Changing attitudes towards vesicant drug administration

25 January 2024
Volume 33 · Issue 2

Commonly given intravenous (IV) drugs such as aciclovir, gentamicin and even furosemide, which are all vesicant, can all cause different degrees of tissue damage if they extravasate. Although extravasation and infiltration are major potential complications of IV therapy, especially in non-chemotherapy drug administration, awareness and recognition of these issues is shockingly low within IV therapy administration practice. However, the use of peripheral cannulas for vesicant drug administration is widespread.

To ensure safe IV drug administration, it is vital to understand exactly what a vesicant is. Vessel health is a priority, so the safest vascular access device must be selected for each individual patient. However, I wonder how many of us nurses fully explain to patients the consequences of administering an IV vesicant via a peripheral cannula?

In my experience, when I worked on the wards administering IV therapy, I never sat down to explain to patients which vascular access device might be the best in their case, or the risks of administering IV therapy generally, and specifically vesicant drugs. When a patient experiences an extravasation or a infiltration, this usually comes as a huge shock, as they are not prepared for such complications.

Over the past 12 months, I have seen an increase in the extravasation of IV calcium chloride in my practice. The tissue injuries have been extensive, and each time I looked into the events leading to the extravasation it was clear that all patients had been difficult to cannulate: the peripheral cannulas were not long enough to sit 80% of the cannula into the vessel for stability. None of the patients had had any information about the risks associated with tissue damage if the calcium chloride caused extravasation.

The drug profile states that it should be given centrally, so where do we stand once an injury has occurred and the patient decides to go down the litigation road? In my experience, it is difficult to defend a practice that we know can cause harm, even if our defence is that a drug was administered in an urgent situation. I was called to an emergency on a ward where the patient needed IV calcium chloride: on this occasion I was given the time to place a neck central venous catheter in order to give the drug safely – which is the recommended route – despite the urgency of the situation, because the risk of extravasation was acknowledged.

Attitudes towards vesicant drug administration via peripheral vessels and prioritising vessel health need to change. This is vital if we are to reduce the number of extravasation and infiltration injuries within general IV therapy practice. Such a knowledge shift will require staff to understand why these injuries happen, to recognise when extravasation has happened and to take the most appropriate action to treat the injury rapidly. Lost time is lost tissue when an extravasation occurs.
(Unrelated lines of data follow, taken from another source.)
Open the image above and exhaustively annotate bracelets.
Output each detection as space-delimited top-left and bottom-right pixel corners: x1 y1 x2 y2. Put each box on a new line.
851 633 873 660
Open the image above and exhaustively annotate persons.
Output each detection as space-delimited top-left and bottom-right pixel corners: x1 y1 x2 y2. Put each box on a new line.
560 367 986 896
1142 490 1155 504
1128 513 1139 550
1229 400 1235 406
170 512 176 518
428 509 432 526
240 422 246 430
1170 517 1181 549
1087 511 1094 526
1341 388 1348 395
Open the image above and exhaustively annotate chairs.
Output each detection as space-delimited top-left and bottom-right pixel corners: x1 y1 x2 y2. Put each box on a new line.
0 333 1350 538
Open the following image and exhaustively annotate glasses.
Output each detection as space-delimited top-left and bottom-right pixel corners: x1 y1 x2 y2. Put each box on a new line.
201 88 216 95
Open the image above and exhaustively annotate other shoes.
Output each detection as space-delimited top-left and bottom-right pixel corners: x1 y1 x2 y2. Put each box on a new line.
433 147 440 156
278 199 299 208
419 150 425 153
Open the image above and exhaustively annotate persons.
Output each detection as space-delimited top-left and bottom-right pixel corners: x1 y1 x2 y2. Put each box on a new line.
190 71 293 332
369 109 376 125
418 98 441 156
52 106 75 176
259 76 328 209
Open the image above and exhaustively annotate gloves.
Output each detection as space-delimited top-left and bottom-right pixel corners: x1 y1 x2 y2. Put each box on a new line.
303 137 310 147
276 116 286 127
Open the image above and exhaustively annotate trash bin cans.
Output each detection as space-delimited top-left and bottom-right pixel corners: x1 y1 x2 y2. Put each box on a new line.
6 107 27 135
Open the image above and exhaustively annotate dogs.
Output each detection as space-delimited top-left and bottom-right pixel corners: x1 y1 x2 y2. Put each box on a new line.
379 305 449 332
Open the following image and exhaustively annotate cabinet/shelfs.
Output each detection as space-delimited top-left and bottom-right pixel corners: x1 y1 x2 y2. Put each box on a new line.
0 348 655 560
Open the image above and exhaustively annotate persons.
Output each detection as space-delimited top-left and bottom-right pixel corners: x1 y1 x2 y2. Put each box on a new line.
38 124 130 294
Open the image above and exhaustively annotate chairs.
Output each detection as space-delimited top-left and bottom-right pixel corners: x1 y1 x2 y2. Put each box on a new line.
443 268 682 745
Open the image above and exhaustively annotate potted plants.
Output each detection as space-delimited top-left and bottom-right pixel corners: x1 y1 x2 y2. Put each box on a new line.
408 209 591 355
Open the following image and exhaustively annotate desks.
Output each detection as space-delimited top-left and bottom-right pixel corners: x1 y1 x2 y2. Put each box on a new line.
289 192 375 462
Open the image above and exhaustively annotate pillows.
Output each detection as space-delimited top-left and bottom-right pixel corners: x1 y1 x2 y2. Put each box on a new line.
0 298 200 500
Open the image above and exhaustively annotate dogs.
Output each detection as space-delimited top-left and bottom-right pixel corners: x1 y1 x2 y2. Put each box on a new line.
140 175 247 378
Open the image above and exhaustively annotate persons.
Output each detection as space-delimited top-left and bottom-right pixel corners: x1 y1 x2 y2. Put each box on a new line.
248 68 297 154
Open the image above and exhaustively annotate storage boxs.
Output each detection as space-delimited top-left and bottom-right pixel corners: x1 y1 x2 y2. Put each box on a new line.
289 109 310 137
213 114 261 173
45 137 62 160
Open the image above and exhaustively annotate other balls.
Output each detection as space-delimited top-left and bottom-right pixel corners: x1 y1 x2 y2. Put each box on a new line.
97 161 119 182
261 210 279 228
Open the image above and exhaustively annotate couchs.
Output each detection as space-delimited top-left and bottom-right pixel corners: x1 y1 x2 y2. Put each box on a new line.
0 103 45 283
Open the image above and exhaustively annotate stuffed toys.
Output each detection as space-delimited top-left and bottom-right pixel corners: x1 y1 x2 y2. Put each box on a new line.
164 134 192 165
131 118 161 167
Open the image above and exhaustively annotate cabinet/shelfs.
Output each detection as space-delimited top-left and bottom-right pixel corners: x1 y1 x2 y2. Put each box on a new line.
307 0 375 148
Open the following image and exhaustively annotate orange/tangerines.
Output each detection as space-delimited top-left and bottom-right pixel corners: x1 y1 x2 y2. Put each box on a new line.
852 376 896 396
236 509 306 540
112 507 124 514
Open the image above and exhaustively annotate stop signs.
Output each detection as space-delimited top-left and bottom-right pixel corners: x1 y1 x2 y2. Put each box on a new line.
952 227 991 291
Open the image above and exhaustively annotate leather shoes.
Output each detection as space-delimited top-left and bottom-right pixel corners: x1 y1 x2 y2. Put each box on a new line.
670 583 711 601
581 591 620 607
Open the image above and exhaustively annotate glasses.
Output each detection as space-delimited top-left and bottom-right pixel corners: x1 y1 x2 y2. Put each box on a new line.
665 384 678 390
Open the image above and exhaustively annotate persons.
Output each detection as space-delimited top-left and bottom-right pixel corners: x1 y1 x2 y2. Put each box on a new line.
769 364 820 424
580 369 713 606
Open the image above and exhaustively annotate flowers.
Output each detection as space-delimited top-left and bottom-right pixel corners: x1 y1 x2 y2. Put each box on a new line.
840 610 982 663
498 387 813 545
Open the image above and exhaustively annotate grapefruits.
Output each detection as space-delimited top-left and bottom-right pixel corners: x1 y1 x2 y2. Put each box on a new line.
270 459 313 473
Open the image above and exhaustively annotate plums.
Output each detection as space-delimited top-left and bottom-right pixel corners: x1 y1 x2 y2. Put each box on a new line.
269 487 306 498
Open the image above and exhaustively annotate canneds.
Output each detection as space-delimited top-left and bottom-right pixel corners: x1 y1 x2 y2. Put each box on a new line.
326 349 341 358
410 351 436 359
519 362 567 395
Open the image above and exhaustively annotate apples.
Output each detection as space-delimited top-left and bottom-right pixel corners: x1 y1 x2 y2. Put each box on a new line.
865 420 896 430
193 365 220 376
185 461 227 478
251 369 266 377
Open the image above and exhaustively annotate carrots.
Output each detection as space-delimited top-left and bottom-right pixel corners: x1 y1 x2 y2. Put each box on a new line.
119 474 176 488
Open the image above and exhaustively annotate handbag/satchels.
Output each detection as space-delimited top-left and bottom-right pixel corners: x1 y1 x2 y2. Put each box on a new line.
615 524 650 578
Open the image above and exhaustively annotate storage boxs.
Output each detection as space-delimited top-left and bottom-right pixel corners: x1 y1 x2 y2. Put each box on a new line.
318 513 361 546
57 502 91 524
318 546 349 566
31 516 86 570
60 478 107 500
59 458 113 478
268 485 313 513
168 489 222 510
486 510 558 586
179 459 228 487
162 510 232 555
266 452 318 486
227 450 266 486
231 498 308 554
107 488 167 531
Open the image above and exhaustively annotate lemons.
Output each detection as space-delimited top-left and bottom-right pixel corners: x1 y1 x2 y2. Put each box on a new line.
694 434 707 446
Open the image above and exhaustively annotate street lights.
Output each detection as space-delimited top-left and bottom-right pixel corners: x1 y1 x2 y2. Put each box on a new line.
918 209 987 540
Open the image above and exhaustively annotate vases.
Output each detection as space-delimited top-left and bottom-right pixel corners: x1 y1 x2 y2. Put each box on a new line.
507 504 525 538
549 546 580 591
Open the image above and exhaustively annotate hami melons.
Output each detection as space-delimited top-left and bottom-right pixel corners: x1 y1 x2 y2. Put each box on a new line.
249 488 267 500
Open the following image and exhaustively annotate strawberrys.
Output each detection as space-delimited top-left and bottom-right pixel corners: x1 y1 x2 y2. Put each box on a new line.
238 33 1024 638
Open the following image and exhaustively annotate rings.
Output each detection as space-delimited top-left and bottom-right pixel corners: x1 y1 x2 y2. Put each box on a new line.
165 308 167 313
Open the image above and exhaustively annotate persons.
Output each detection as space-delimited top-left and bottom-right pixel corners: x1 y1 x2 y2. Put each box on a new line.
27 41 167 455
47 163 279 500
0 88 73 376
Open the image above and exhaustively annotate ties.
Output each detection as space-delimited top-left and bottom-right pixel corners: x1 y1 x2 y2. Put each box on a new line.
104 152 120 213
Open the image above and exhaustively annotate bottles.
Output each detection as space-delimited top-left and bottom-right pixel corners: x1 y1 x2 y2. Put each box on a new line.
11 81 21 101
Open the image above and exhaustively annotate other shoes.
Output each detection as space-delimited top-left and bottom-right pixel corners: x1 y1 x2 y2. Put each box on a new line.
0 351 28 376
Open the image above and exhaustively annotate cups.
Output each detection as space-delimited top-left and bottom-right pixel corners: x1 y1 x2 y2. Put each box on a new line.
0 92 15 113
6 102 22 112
The NIVAS campaign and toolkit on how to prevent, recognise, manage and report extravasation injures is coming soon. We should all be taking the time to choose the right vascular access device for the patient's circumstances and ensure, where possible, that we obtain fully informed patient consent. Where elective IV iron is being given, for example, written consent with patient information literature should be the standard practice.

Longer length peripheral cannulas are very useful in ensuring that 80% of the catheter is siting within the vessel: this helps stabilise the catheter and reduce the risk of it migrating out of the vessel.

Having a vascular access team (VAT) service in a hospital can help achieve all IV therapy safety initiatives, and the NIVAS white paper on setting up vascular access teams continues to be available on the NIVAS website and is free to download (http://tinyurl.com/NIVAS-whitepaper-July2022). It can aid you in putting together a case to present to your Trust to fund a VAT service.

One conundrum I am trying to solve in practice is to reduce the rate of infiltration and extravasation of CT scanning contrast. The general practice is to place an 18 G green cannula in the antecubital fossa because the contrast requires high-pressure flow rates. However, due the practice of positioning the patient with their arms above their head in the CT scanner, in order to minimise artefacts and reduce radiation dose, the cannula may become partially occluded and dislodged under the injection pressure, resulting in extravasation. There must be a safer way to perform the scan, while reducing the risk of extravasation. If you have any suggestions on how this problem could be resolved, please do let me know.